Friday, March 16, 2012

Monsanto Mischief/Outsource Your Left Brain


Friday..the weekend upon us.  When you're a couple or dating, Fridays and Saturdays are special. When you're not, they are dicey.  Regained my bearings yesterday - it was a relief to feel stable ground under my feet literally (I did a hugely long walk along the lakefront - many miles) and figuratively - my lapse was just that, a lapse.  My new initiatives and commitments are intact.  Good.

Loving The Most Human Human book - it's like candy.  Call me nerdy but I love scientific books that integrate cross disciplines in new and astonishing ways.  My friend Carol has the same curiosity - it was she who first turned me onto a great book about the human genome as well as Michael Pollen's first book, The Botany of Desire.  OK that was a bit freaky and there is a story to tell.   That book is presented in four chapters:  apples, potatoes, marijuana and tulips.  If you haven't read it, do.   The chapter on the potato was unnerving, especially the part that described the prevalence of the oversized russet potato which is grown largely for McDonalds to produce the perfect length french fries - long enough to peek out the top of their little red boxes.  Russets are not a sturdy potato - insects and viruses have long ago penetrated their defenses.  A typical russet potato field is totally devoid of any insects or creatures - massive amounts of pesticides are used to create what is almost a sterile growing environment.  Then Monsanto to the rescue.  They created a genetically modified russet potato with insecticides spliced into the potato's genetic structure.  Voila! The potato is both a food item and a pesticide!  Problem solved!

I ordered The Botany of Desire from Amazon.  Eerily, a few weeks later I got a letter from Monsanto inviting me to an informational luncheon in downtown Chicago - the subject - genetically modified food and their new product lines.  Seriously!!!  They must have gotten my name from Amazon as someone who had purchased the openly critical Pollen book.  Is this corporate big brother or what!!!!

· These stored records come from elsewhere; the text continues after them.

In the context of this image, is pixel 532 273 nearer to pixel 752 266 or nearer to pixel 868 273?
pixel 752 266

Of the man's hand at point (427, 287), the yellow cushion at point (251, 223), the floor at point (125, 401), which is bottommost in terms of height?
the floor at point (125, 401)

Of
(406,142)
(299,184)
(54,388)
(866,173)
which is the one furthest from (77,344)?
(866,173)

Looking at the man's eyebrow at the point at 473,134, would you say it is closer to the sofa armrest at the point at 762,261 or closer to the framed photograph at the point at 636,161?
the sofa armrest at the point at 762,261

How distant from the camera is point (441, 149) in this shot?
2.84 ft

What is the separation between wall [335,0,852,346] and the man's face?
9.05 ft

Anyway, I digress.  What I'm loving about the human human book is the discussion about what it means to be human.  The thinking continues to evolve.  Years past, it was thought the differentiating factor between humans and other sentient beings was our ability to use tools.  Then it was discovered many animals use tools, among some: chimpanzees wielding spears, crows who drop stones in water to raise the water level, orangutans crafting whistles, dolphins using marine sponges to scrub the ocean floor looking for hidden prey, and octopi who use discarded coconut shells as armor!  So back to the drawing board - "What is it," philosophers and scientists pondered, "that makes humans human?"  Until recently the conclusion was, our ability to reason, a left brain activity other animals don't possess.  We worship our left brains - makes sense because it's the verbal side of ourselves.  When we talk and refer to "I", it's really just the left brain that's talking.  The right hemisphere, because it's mute, never gets to weigh in.  And because the right brain is mute and mysterious we don't understand it and as a result we are skeptical about its contribution.

BUT.....just about everything we do with our left hemisphere can be replicated with a computer! Computers are actually much better than we are at logical reasoning.  Drat...that puts us back to the drawing board again!  It's not reasoning that makes us special.  The answer is, of course, the overlooked functions of the right brain - the poets within us.

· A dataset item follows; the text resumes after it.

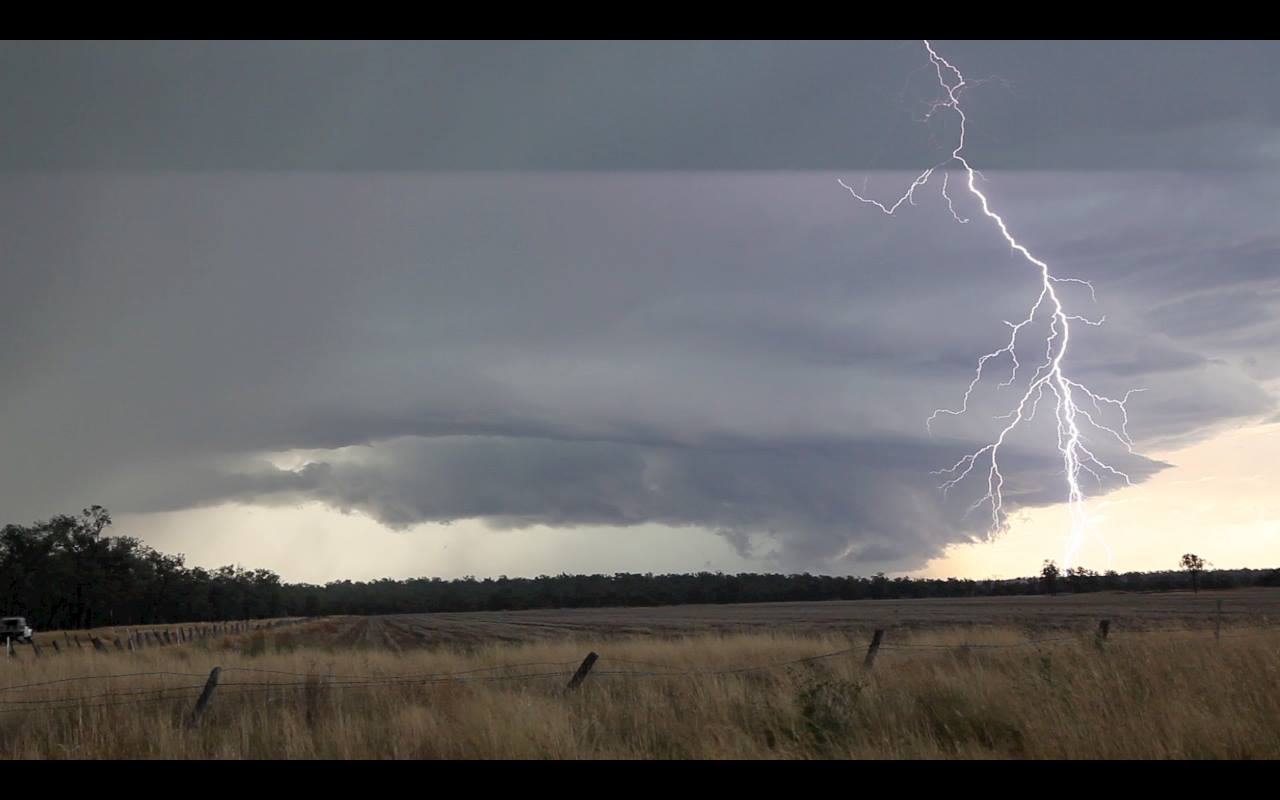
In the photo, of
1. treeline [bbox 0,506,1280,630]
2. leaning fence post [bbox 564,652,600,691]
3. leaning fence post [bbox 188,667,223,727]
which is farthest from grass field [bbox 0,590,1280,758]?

So this is where I'm guessing the book is going.  Rather than be horrified by the realization that our beloved left brain is being trumped by computers - that anything we can do, the machines can do better, we should see it as an opportunity to free ourselves from our obsession with logical, relative, uncreative thinking.  We should outsource our left brain - just let it atrophy.  That will free us up to dive into the miasma of our most human side, nurture the mysteries of what has been dismissed as illogical, primitive thought patterns, tease out answers to life's most complex problems by applying creative, non-linear, artistic thinking.

Of particular interest was the discussion about lichen which was thought, until 1867, to be its own species - not so.  Turns out lichens are really symbiotic relationships between two species - algaes and fungi.  Is it so far-fetched to think there is a metamorphic, symbiotic relationship already underway between humans and computers?  You laugh when I say that, in the future, there will be a new being that is part human and part computer.  Aliens would observe these creatures and surmise they are a different species than the remnants of humans.  Laugh, but answer this question honestly.  "How does it make you feel when you are separated from your smart phone?"  Do you, like me, carry it with you from room to room, are never without it, respond instantly to its call?  If you leave it somewhere do you feel like a part of you is missing, as if you are without a limb?   And really how inconvenient to have to always remember to tote it around!!  Is it a far stretch to think that, in the future, there will be an option for us to have it implanted?   Like routine circumcision, babies in the hospital may get a computer implant.  By then, technology will have advanced so that we do very little of our own left brain thinking (why bother?).

All for today.  I'll report more as I make my way through the book.  You can see it's got me thinking!!! Your challenge today could  be to pick up a copy so we can talk about it (why do I rarely get comments!?) Or, you could just give some thought to the whole right/left brain discussion and when you lose your phone and your breathing starts to get shallow with panic like it would if you lost a family member, think about my question!